Monday, December 14, 2009

Advanced debugging of submitting jobs to Swarm-Grid

This instruction is for the advanced users of Swarm-Grid to track their submitted jobs.
(1) Checking the remote cluster
[Step 1] login to a machine which has Globus installed.
[Step 2] get your proxy certificate
myproxy-logon -s myproxy.teragrid.org -l your_user_name
[Step 3] submit a request to remote cluster
globusrun -o -r grid-co.ncsa.teragrid.org/jobmanager '&(executable=/bin/ls)'

* If this step works fine, your remote cluster and the jobmanager on the cluster works fine.
* If your myproxy-logon cannot be located, check your globus user environment is set up correctly.
source $GLOBUS_LOCATION/etc/globus-user-env.sh

(2) Checking the mySQL table directly
[Step 1] login to the mySQL with username and password for the swarm.
mysql -u jobsub -p
[Step 2] select the database
use jobsubmission;
[Step 3] check the debugging log for your job
select * from SubmitRecord where TicketID="213655869" AND InternalID=200;
* As soon as the job reaches the stage, swarm records the time to the field. Therefore if the value of the field is NULL, the job has not been reached to that stage.

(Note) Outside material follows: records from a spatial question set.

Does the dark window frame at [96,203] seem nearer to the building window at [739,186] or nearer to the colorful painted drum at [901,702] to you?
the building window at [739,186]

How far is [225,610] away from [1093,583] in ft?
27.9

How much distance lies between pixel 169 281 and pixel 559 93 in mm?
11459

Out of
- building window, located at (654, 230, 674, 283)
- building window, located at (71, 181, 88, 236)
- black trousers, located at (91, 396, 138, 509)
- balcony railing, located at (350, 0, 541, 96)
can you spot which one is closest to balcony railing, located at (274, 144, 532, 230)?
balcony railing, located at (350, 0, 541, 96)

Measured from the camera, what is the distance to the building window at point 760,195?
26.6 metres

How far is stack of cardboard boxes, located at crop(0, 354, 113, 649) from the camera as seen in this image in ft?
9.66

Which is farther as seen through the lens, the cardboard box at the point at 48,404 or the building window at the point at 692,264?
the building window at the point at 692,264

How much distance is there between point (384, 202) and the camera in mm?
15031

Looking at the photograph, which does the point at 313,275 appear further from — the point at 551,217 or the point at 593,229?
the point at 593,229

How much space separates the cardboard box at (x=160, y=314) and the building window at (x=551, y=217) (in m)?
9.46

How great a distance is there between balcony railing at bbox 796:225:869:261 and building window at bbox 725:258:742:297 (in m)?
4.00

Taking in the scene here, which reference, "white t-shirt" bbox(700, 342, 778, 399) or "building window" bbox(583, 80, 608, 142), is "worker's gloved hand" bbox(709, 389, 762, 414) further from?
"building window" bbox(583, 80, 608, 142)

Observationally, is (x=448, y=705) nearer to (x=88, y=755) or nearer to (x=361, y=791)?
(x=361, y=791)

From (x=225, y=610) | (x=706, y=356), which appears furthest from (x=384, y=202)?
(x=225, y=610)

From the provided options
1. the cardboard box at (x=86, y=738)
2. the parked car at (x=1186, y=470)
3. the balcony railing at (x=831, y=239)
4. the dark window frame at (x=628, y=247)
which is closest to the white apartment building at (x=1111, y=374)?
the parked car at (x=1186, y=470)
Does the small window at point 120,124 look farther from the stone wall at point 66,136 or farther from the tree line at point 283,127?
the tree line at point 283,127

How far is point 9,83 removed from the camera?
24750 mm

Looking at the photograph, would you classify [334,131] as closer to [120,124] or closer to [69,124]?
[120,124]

(3) Globus Temporary Files and Locations
your_home
--.globus
----g1
------h6.bigred.teragrid.iu.edu
-------- directories with the actual globus job numbers
-----------remote_io_url
-----------scheduler_loadleveler_job_script:
-----------stdout
-----------x509_up
-- Globus*** : temporary directory: keeps input,output etc.. files. This is the directory your script will process as current directory.

* Temporary directory is mostly deleted after the job is processed. This is for the bigred. Other teragrid machines have similar structures for the temporary files and unstaged files.

Tuesday, May 12, 2009

Adding EC2 computing nodes to your Hadoop Cluster

If you want to add EC2 nodes as your slave nodes of existing Hadoop cluster:

Step1] Create a EC2 instance which has hadoop installed.
ec2-describe-images -x all | grep hadoop

Step2] Make sure that the version of hadoop MUST be identical on all the machines in your cluster.

Step3] Generate public key on your master machine:

ssh-keygen -t rsa

Then your publickey is stored in,

.ssh/id_rsa.pub

Step4] Copy your public key (id_rsa.pub) to .ssh/authorized_keys on your EC2 instance. Now you can ssh to your instance without your keypair.

Step5] Add your new slave node to your hadoop_loc/conf/slaves
Mine looks like:

localhost
ec2-111-222-333-444.compute-1.amazonaws.com

Step6] Synchronize or copy your configufation files to the slave nodes:
-hadoop-site.xml
-slaves
-master

Step7] format your namenode (if you need)

Step8] start your cluster!!

Wednesday, March 18, 2009

Additional Teragrid resources for Bioinformatics Software(CAP3)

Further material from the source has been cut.